Developed by independent North Carolina studio Fallen Earth LLC, Fallen Earth takes place in the Grand Canyon and combines both massively multiplayer and first-person shooter gameplay elements. When the developers were making the game, they had a small hope that they could get a Teen rating, said Hammock.

"We weren't sure what we were going to get because we don't have F-bombs every five seconds and there's no sex in the game," he said.

"We didn't want to have sex because, really, it's the apocalypse. Look at this dude -- he has open sores! There's no sexy there."

While there's no virtual copulation, *Fallen Earth *does have drugs, alcohol, strong language and violence, so a Teen rating might have been a stretch. But Hammock claimed that the biggest thing the ESRB noticed was the "amazing abundance" of cadavers in the game. It also didn't help that some of the quests in the game require... unusual tasks.

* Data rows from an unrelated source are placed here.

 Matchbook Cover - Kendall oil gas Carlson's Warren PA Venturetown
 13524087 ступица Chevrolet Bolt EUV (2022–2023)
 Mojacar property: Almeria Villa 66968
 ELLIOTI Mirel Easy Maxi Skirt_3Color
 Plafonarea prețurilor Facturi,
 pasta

"We have a mission where you go cut this guy's face off and give it to somebody so he can make a boot out of it, because he wants to walk on the guy's face," said Hammock.

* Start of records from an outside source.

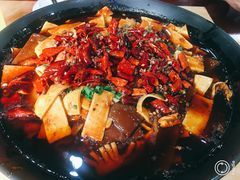 -力力豆花庄(广渠门店)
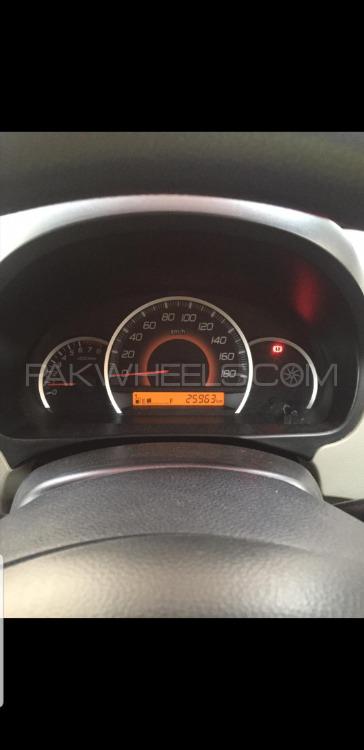 Suzuki Wagon R 2015 for Sale in Wazirabad Suzuki Wagon R 2015 for Sale in Wazirabad Image-3
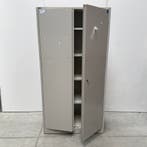 Ahrend draaideurkast / werkkast - 195x100x40 cm, Ophalen of Verzenden, Nieuw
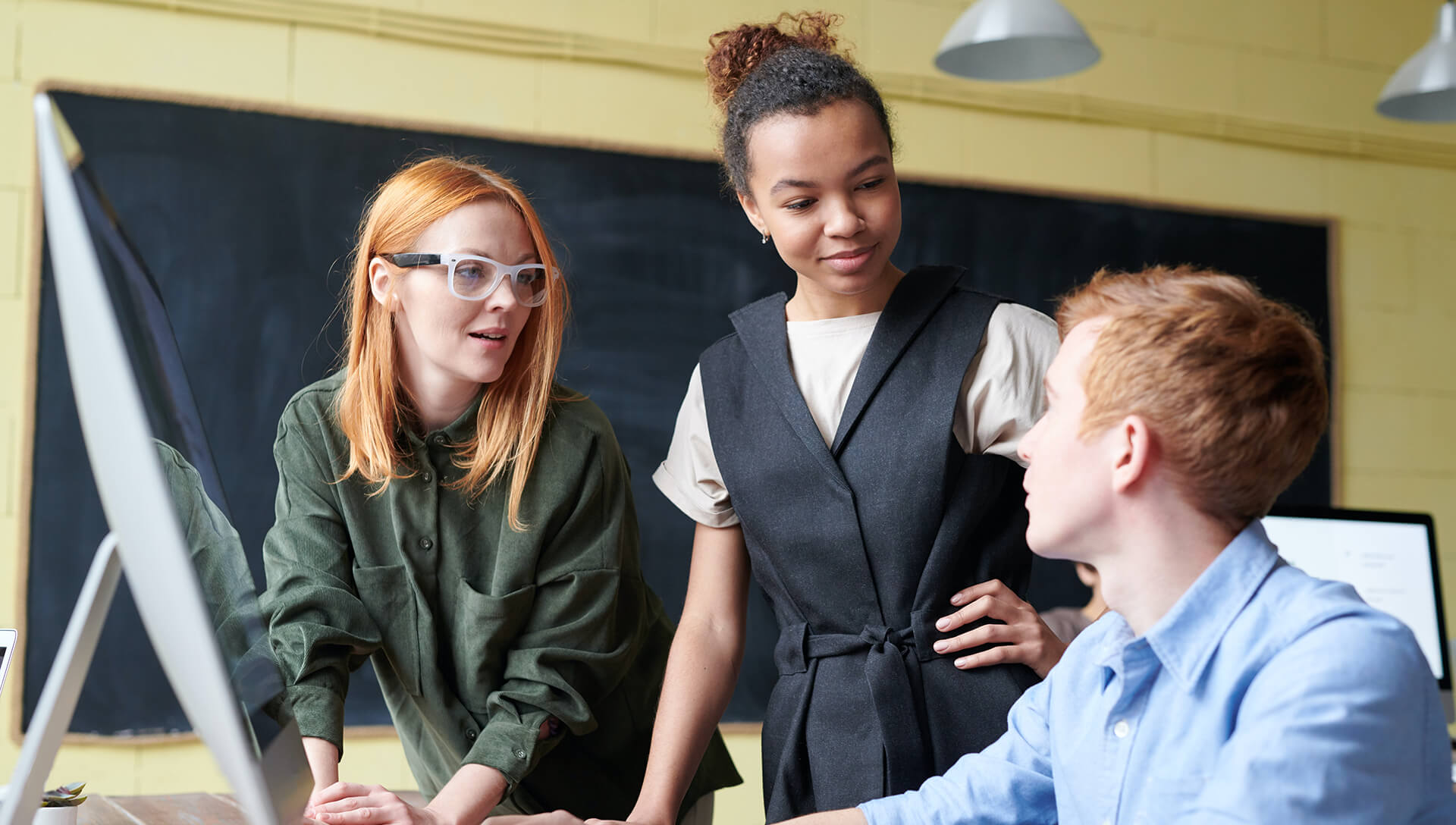 Customer-Focused Approach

"There is no 'corpse count' that determines whether a game is assigned a Teen or Mature rating," said ESRB spokesperson Eliot Mizrachi in an email.

"Generally speaking, there's no way to say in absolute terms that X instances of Y content will result in Z rating. Ratings are not formulaic or quantitative; they're inherently subjective. Elements like context, realism, intensity, reward system and the degree of player control are among many factors that our raters take into account," he said.

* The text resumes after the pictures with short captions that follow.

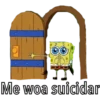 Bob llorón 8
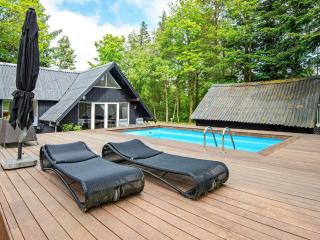 6 person holiday home in Hemmet-By Traum - 6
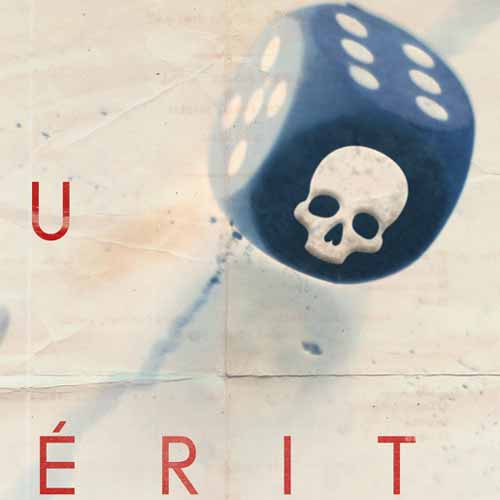 Affiche du film ''Action ou Vrit''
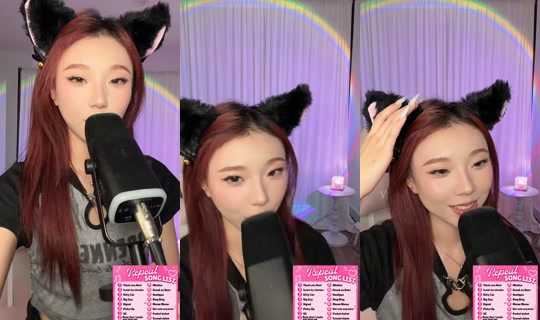 lily._.everafter TikTok Live — Jul 15, 2026, 3:15 AM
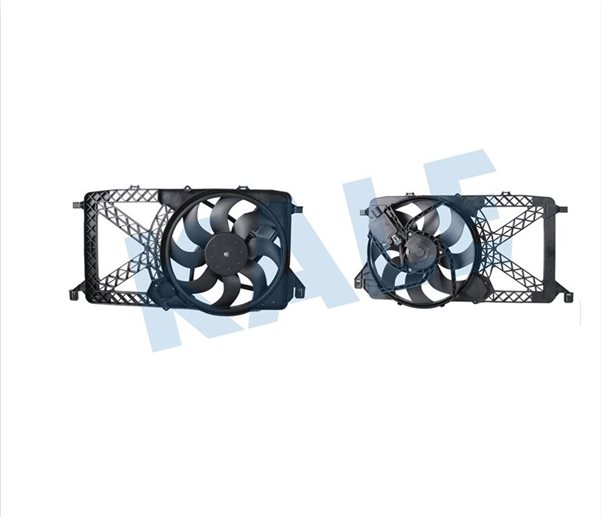 Fan Motoru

Fallen Earth LLC said that it was not aiming for a specific rating. "We just wrote the game that we wanted to make," said Hammock. "And we don't have violence for the sake of violence."

He also noted that developers whose games are given a Mature rating often consider altering the game to get a Teen instead, because T-rated games can have much higher sales. "A lot of places just won't stock your game if it's Mature," he said.

If Fallen Earth had decided to change its game for a rating that would allow it to be sold in more stores, it wouldn't be the first time. In 2007, Take-Two Interactive released a cut-down Manhunt 2 with a Mature rating after it was branded "Adults Only" by the ESRB for its violence.

The silver lining to running into ratings issues with the ESRB is that marketers can make hay with the controversy. It was Take-Two that went public with the Manhunt story, generating lots of discussion over the game. Ditto Fallen Earth LLC, with its lurid stories of corpse-piles.

In the end, the creators of Fallen Earth decided to keep the cadavers and accept the possibility that younger gamers won't be allowed to play in their body-riddled wasteland. "What it would take us to get to 'Teen' would change the game to something we didn't want it to be," Hammock said. "When I say it like that it sounds like we have amazing artistic integrity, but it's true."